Cultures

60 Adada
/ Végétalisons le béton !

Les artistes du 60 rue Péri investissent leur espace d’exposition, et débordent même rue du Jambon, avec des créations à tendance végétale. Et invitent les citoyens à en faire de même dans leur environnement quotidien.

Pour la troisième édition de son exposition collective, l’Atelier Des Artistes Dionysiens Associés (ADADA) évolue tel un lierre rampant depuis sa galerie jusque sur sa façade extérieure et investit la placette de la rue du jambon du 9 au 24 juin. Avec « Nature/dénature : Sauvage urbain », les artistes dionysiens végétalisent leur espace en « amoureux du vivant ». Des ossatures de parapluie à la forme arachnéenne s’agrippent au mur, des graminées issus de Jardins partagés du Vert Galant et de la boutique Nova Fleurs ont élu domicile dans des pneus de voitures ou sur les tableaux végétaux d’Antoine Petit qui parent la façade extérieure. A l’image d’un saxifraga poetica, plante minuscule capable de fracturer la roche, l’Adada forme un écrin chlorophyllien insolite au sein de la jungle urbaine dionysienne.
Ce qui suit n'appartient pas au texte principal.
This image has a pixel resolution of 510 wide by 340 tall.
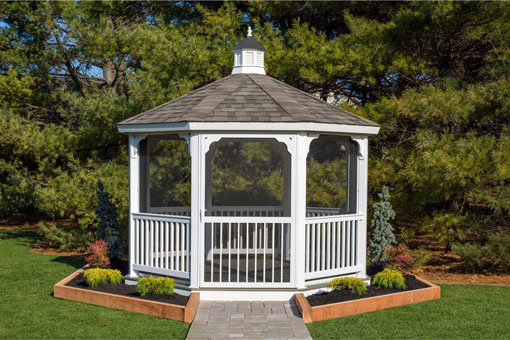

Dans cette flore on perçoit la création de Nicolas Cesbron, meuble à élixirs onirique qui pourrait appartenir à la famille des cucurbita, côtoyant les photos d’Olivier Rosenthal où le lierre utilise le barbelé comme un tuteur. Répondent aux sculptures métalliques et végétales de Marc Guillermin, la toile dédiée aux migrants de Florent Bauche et le cabinet des « curiosités du XXIè siècle » de Florence Bouvry.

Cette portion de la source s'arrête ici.